It doesn’t strip all of it, however. The legend of the Nephilim’s inception is through an angel named Raziel, and if you’ve read the books, you know that more theology comes out during the series. It is still concerning that inherently religious themes are being watered down, but if you’re willing to stick with this series to the end (and assuming they do it somewhat accurately), you’ll see that the worldview in chthe end is one that acknowledges God in a way that cannot be ignored.
But a movie is not only about its theological backdrop. It’s also about the main conflict. Here the main conflict is that the villain, named Valentine, wants to raise an army of demons for himself. He’s obsessed with the idea of controlling demons. He also just happens to . . . well, shall we say know Clary’s mother, which is why he’s kidnapped her. Clary’s mother Jocelyn, along with Hodge, were in a group led by Valentine several years ago. We get a built up idea of Valentine early on, that he’s this eccentric, persuasive individual, which is what makes him even more dangerous than your average bad guy. When we meet him, however, all of those expectations come crashing down. I would have expected a character in the mold of Saruman or a young Tom Riddle, evil but smooth with a powerful presence. What we end up with is a pretty average, ordinary bad guy. I don’t blame Jonathon Rhys-Meyers for that, his acting was pretty good. The problem is that the character wasn’t written well.

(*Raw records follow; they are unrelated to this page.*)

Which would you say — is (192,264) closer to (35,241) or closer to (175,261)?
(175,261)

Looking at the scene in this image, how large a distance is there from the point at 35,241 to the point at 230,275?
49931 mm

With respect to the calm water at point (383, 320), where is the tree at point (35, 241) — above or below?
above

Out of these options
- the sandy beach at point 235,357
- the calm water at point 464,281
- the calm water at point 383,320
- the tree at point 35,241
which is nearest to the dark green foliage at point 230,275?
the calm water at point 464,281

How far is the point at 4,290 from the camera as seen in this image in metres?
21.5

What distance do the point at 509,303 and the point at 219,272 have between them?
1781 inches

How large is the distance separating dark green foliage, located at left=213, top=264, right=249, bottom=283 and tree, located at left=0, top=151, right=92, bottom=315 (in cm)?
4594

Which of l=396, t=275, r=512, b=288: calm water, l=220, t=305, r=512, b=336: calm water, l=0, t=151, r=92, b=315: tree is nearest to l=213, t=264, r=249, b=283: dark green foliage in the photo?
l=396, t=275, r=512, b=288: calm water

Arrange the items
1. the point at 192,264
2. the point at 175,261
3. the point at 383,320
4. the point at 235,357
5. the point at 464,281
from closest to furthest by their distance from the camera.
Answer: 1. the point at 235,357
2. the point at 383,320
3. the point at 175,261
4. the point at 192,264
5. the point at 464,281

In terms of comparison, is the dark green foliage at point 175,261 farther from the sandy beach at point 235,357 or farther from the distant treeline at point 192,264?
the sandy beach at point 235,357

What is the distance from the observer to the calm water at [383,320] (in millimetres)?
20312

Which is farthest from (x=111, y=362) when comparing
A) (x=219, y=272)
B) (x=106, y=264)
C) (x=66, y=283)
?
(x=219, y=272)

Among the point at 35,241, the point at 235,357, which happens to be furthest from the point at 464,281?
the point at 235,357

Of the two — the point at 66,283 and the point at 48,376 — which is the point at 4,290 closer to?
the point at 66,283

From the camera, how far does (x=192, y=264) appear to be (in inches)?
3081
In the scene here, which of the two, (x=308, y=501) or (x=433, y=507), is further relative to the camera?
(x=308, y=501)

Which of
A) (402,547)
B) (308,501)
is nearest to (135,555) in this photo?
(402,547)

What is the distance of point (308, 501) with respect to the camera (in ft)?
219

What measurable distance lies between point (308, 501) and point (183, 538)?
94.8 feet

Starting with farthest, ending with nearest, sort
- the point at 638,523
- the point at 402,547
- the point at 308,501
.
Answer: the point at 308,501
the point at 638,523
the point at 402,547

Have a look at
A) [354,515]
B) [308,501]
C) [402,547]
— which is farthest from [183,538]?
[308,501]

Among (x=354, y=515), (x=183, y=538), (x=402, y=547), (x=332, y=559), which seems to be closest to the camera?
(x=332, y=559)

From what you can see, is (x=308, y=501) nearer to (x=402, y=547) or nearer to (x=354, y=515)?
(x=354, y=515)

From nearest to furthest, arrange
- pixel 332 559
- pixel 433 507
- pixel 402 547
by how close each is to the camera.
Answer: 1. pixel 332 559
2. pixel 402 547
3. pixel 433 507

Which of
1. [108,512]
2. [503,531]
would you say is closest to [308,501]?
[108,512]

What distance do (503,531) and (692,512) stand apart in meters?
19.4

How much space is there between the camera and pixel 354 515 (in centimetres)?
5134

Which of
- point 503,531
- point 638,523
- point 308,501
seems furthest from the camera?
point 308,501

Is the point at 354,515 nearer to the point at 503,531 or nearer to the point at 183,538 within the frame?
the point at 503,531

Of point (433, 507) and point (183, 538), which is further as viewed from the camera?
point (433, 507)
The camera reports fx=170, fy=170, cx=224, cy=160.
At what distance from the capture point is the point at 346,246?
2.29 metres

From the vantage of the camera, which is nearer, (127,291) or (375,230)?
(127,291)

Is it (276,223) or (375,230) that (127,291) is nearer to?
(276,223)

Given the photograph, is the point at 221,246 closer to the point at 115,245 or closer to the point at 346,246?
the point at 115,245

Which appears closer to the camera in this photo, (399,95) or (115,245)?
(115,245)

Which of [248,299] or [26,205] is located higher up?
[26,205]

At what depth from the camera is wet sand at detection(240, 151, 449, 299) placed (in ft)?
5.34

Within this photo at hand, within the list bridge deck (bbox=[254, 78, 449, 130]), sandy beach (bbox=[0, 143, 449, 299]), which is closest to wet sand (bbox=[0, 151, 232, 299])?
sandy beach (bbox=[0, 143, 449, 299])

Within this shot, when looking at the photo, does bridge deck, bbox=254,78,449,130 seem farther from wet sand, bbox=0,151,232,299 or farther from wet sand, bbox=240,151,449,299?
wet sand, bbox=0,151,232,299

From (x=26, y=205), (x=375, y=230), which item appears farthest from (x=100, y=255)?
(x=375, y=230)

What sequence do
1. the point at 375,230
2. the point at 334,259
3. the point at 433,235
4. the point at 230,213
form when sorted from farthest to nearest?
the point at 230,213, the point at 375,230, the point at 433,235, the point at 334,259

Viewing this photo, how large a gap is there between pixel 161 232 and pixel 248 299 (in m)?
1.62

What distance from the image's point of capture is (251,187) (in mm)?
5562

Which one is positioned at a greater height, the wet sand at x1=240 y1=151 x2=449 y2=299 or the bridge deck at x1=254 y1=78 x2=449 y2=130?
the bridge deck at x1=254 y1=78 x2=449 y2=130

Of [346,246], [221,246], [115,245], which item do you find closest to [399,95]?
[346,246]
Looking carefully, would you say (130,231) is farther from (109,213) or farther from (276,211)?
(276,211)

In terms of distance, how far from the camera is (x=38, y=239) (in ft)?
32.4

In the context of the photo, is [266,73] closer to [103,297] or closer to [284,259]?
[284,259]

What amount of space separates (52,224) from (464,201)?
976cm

There are other things in the movie that weren’t pulled off terribly well either. Don’t get me wrong, the special effects were incredible and they managed to pull off the various fantasy elements such as werewolves, warlocks, demons, demon hunters, and curses without it seeming too corny, which is quite an accomplishment. However, the film ultimately suffers from a lack of good acting among the lead characters, or at least a few bad selections for the parts. Lilly Collins knocks Clary’s character out of the park, but Rhys-Meyers is hardly breathtaking as Valentine, and Jamie Campbell Bower’s performance, while I love the accent, is stiff and almost stand-offish at times, and I find it hard to buy his performance. Thankfully the minor characters were done extremely well, and I think the actors can improve from this first installment, but the end result this time around is a fantastic idea that is, at times, poorly executed.